CREDIT: This story was first seen in iNews, written by Paul Gallagher
Around 100 GPs a month are seeking professional help for mental illness and addiction as increasing numbers of doctors struggle to cope with unbearable workloads, iNews reports.
A total of 1,109 GPs have have sought help from the NHS GP Health Service since it was set up a year ago – with one in four quitting medicine completely. Around 900 doctors are still currently using the scheme.
Most cases seen by the service involve stress, anxiety and depression, with around 15% coming forward with “more significant mental health conditions” and about two per cent involving addiction. Two thirds of doctors seeking help from the GP Health Service are women and around half of the service’s caseload is aged between 30 and 40 years old.
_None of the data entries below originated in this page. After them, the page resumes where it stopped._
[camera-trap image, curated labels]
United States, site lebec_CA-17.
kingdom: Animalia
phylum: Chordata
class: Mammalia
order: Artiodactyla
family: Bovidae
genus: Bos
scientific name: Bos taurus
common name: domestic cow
Dr Euan Lawson, Lancaster Medical School The Royal College of GPs (RCGP) warned last month warned a “relentless” workload has left family doctors across the UK working at unsafe levels.
A survey of 900 GPs revealed that doctors are seeing on average around 41.5 patients every day when 25 is considered safe. RCGP chair Professor Helen Stokes-Lampard has repeatedly said GPs are regularly working way beyond what could be considered safe for patients, and potentially jeopardising their own health and well-being.
Dr Zoe Norris, a 36-year-old GP from Hull, told i she was on the verge of quitting medicine until she sought help from the GP health service.
“I realised I wasn’t the only one and there are hundreds of GPs needing help,” she said.
Workload GP workload has risen at least 16% over the last seven years, yet the share of the overall NHS budget general practice receives is less than it was a decade ago.
The result has been individual doctors more prone to making mistakes due to increased workloads and patients frustrated they cannot get appointments.
Most recent figures show a near 10 per cent rise in number of complaints across primary care – from 82,559 in 2015/16 to 90,579 in 2016/17.
The largest number of complaints concerned communication followed by clinical treatment, staff attitude and behaviour and appointment availability.
Dr Euan Lawson, author of Wellbeing: Combatting Burnout in general practice and director of community studies at Lancaster Medical School, said: “The effect of many different stressors on GPs has been likened to the effect of rising water temperatures on a boiling frog.
“It seems that GPs are burning out quickly and burning out young. Nearly half of the current workforce is committed to leaving general practice or considering doing so in the near future. Worryingly, half of GP leavers are younger than 50 years old and 77% of those planning on switching careers are younger than 55 years old.”
Sad The GP Health Service was created on January 30 last year, incorporating a few locally run projects such as the GP element of London’s Practitioner Health Programme (PHP). It is led by former RCGP chair Professor Clare Gerada, who has also been running the Practitioner Health Programme (PHP) – a service offering support to London doctors – for almost a decade.
Professor Gerada, a GP herself, said both schemes had supported around 5,000 doctors to deal with stress or addiction issues.
“What surprised us is how sad it has all been,” she told GPonline.
“To see my hardworking profession – fantastic colleagues – giving their all and continuing to try so hard. I think politicians are beginning to realise we can’t make water from wine – we can’t make miracles. Hopefully change is in the air.”